Task prompt ▸
Reproduce the data below word for word. Keep every line and its punctuation unchanged.

Dataset excerpt
═══

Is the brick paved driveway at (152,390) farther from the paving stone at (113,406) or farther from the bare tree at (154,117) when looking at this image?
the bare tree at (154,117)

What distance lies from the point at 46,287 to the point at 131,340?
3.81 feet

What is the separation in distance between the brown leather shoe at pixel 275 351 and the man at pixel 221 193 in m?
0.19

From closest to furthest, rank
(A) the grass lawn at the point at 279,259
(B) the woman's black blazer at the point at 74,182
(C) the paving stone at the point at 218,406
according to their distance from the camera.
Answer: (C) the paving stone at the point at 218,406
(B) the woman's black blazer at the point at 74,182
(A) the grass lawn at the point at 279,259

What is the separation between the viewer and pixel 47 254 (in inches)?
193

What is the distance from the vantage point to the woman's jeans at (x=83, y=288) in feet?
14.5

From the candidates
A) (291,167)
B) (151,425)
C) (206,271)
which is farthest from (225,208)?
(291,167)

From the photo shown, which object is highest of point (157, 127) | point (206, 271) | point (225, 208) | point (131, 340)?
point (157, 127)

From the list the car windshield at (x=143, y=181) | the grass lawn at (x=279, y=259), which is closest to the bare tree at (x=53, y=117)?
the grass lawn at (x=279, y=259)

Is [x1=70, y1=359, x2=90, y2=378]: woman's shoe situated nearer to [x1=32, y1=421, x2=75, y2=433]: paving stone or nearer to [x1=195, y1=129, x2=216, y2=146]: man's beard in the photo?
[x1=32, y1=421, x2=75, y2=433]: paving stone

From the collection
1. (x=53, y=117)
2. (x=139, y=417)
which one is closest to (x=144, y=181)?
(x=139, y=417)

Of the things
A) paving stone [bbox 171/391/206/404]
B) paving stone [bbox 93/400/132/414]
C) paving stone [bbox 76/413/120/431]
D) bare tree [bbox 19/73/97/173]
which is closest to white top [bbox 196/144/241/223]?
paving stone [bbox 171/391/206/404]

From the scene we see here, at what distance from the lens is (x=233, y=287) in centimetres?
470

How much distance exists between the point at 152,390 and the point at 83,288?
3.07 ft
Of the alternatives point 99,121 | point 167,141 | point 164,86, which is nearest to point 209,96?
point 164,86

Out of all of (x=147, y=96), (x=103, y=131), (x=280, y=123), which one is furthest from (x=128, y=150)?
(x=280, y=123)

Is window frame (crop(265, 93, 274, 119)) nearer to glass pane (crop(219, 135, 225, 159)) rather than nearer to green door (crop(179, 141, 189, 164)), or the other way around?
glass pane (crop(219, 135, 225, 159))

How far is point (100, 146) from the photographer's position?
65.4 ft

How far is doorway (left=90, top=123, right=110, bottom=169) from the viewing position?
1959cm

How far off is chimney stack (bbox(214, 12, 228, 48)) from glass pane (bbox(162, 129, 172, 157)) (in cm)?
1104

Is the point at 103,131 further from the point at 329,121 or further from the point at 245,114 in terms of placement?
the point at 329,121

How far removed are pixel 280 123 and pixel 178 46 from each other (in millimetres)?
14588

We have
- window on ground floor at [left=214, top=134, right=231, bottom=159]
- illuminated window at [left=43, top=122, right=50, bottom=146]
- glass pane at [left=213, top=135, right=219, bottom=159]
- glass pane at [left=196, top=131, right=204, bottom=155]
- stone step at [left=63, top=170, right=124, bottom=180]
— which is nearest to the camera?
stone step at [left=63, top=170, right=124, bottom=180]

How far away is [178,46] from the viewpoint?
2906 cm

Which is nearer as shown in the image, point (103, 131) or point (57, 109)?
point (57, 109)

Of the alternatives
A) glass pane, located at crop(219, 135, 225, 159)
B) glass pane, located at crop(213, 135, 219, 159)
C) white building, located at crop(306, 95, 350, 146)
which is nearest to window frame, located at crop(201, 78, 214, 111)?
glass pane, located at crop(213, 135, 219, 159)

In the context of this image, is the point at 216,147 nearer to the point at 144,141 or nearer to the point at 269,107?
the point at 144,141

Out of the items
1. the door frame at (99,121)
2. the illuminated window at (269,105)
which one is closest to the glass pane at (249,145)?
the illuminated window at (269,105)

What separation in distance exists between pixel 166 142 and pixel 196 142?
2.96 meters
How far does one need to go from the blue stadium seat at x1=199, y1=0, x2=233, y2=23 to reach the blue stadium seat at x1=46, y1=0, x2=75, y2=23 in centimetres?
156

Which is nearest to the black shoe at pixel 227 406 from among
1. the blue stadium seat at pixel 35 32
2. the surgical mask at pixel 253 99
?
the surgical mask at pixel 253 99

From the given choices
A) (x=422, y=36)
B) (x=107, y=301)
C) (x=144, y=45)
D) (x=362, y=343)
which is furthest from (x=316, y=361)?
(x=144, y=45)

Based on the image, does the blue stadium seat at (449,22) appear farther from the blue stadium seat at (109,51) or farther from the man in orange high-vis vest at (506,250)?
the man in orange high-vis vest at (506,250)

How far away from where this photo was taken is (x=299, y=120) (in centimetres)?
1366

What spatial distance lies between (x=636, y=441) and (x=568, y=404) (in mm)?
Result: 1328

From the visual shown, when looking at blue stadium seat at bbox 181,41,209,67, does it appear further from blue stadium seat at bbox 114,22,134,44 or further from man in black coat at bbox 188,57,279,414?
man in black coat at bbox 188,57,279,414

═══

Solution to the problem ▸
Is the brick paved driveway at (152,390) farther from the paving stone at (113,406) or farther from the bare tree at (154,117) when looking at this image?
the bare tree at (154,117)

What distance lies from the point at 46,287 to the point at 131,340?
3.81 feet

What is the separation in distance between the brown leather shoe at pixel 275 351 and the man at pixel 221 193 in m?
0.19

From closest to furthest, rank
(A) the grass lawn at the point at 279,259
(B) the woman's black blazer at the point at 74,182
(C) the paving stone at the point at 218,406
according to their distance from the camera.
Answer: (C) the paving stone at the point at 218,406
(B) the woman's black blazer at the point at 74,182
(A) the grass lawn at the point at 279,259

What is the separation between the viewer and pixel 47 254 (in inches)?
193

What is the distance from the vantage point to the woman's jeans at (x=83, y=288) in feet?
14.5

From the candidates
A) (291,167)
B) (151,425)
C) (206,271)
which is farthest from (225,208)?
(291,167)

From the photo shown, which object is highest of point (157, 127) | point (206, 271) | point (225, 208) | point (131, 340)?
point (157, 127)

From the list the car windshield at (x=143, y=181) | the grass lawn at (x=279, y=259), which is closest to the bare tree at (x=53, y=117)?
the grass lawn at (x=279, y=259)

Is [x1=70, y1=359, x2=90, y2=378]: woman's shoe situated nearer to [x1=32, y1=421, x2=75, y2=433]: paving stone or nearer to [x1=195, y1=129, x2=216, y2=146]: man's beard in the photo?
[x1=32, y1=421, x2=75, y2=433]: paving stone

From the collection
1. (x=53, y=117)
2. (x=139, y=417)
which one is closest to (x=144, y=181)?
(x=139, y=417)

Of the things
A) paving stone [bbox 171/391/206/404]
B) paving stone [bbox 93/400/132/414]
C) paving stone [bbox 76/413/120/431]
D) bare tree [bbox 19/73/97/173]
which is closest to white top [bbox 196/144/241/223]?
paving stone [bbox 171/391/206/404]

From the scene we see here, at what distance from the lens is (x=233, y=287) in centimetres?
470

How much distance exists between the point at 152,390 and the point at 83,288?
3.07 ft
Of the alternatives point 99,121 | point 167,141 | point 164,86, which is nearest to point 209,96?
point 164,86

Out of all of (x=147, y=96), (x=103, y=131), (x=280, y=123), which one is furthest from (x=128, y=150)?
(x=280, y=123)

Is window frame (crop(265, 93, 274, 119)) nearer to glass pane (crop(219, 135, 225, 159)) rather than nearer to green door (crop(179, 141, 189, 164)), or the other way around?
glass pane (crop(219, 135, 225, 159))

How far is point (100, 146) from the photographer's position?
65.4 ft

How far is doorway (left=90, top=123, right=110, bottom=169) from the viewing position?
1959cm

How far off is chimney stack (bbox(214, 12, 228, 48)) from glass pane (bbox(162, 129, 172, 157)) (in cm)?
1104

Is the point at 103,131 further from the point at 329,121 or further from the point at 245,114 in terms of placement?
the point at 329,121

How far removed are pixel 280 123 and pixel 178 46 from each other (in millimetres)?
14588

We have
- window on ground floor at [left=214, top=134, right=231, bottom=159]
- illuminated window at [left=43, top=122, right=50, bottom=146]
- glass pane at [left=213, top=135, right=219, bottom=159]
- glass pane at [left=196, top=131, right=204, bottom=155]
- stone step at [left=63, top=170, right=124, bottom=180]
— which is nearest to the camera?
stone step at [left=63, top=170, right=124, bottom=180]

How far away is [178,46] from the viewpoint?
2906 cm

Which is nearer as shown in the image, point (103, 131) or point (57, 109)?
point (57, 109)

Of the alternatives
A) glass pane, located at crop(219, 135, 225, 159)
B) glass pane, located at crop(213, 135, 219, 159)
C) white building, located at crop(306, 95, 350, 146)
which is nearest to window frame, located at crop(201, 78, 214, 111)?
glass pane, located at crop(213, 135, 219, 159)

In the context of this image, is the point at 216,147 nearer to the point at 144,141 or nearer to the point at 269,107?
the point at 144,141

Out of the items
1. the door frame at (99,121)
2. the illuminated window at (269,105)
which one is closest to the glass pane at (249,145)?
the illuminated window at (269,105)

What separation in distance exists between pixel 166 142 and pixel 196 142?
2.96 meters
How far does one need to go from the blue stadium seat at x1=199, y1=0, x2=233, y2=23 to reach the blue stadium seat at x1=46, y1=0, x2=75, y2=23 in centimetres?
156

Which is nearest to the black shoe at pixel 227 406 from among
1. the blue stadium seat at pixel 35 32
2. the surgical mask at pixel 253 99
?
the surgical mask at pixel 253 99

From the given choices
A) (x=422, y=36)
B) (x=107, y=301)
C) (x=144, y=45)
D) (x=362, y=343)
which is furthest from (x=316, y=361)?
(x=144, y=45)

Based on the image, does the blue stadium seat at (449,22) appear farther from the blue stadium seat at (109,51) or farther from the man in orange high-vis vest at (506,250)?
the man in orange high-vis vest at (506,250)

How far away from where this photo was taken is (x=299, y=120) (in centimetres)?
1366

What spatial distance lies between (x=636, y=441) and (x=568, y=404) (in mm)?
Result: 1328

From the visual shown, when looking at blue stadium seat at bbox 181,41,209,67, does it appear further from blue stadium seat at bbox 114,22,134,44 or further from man in black coat at bbox 188,57,279,414?
man in black coat at bbox 188,57,279,414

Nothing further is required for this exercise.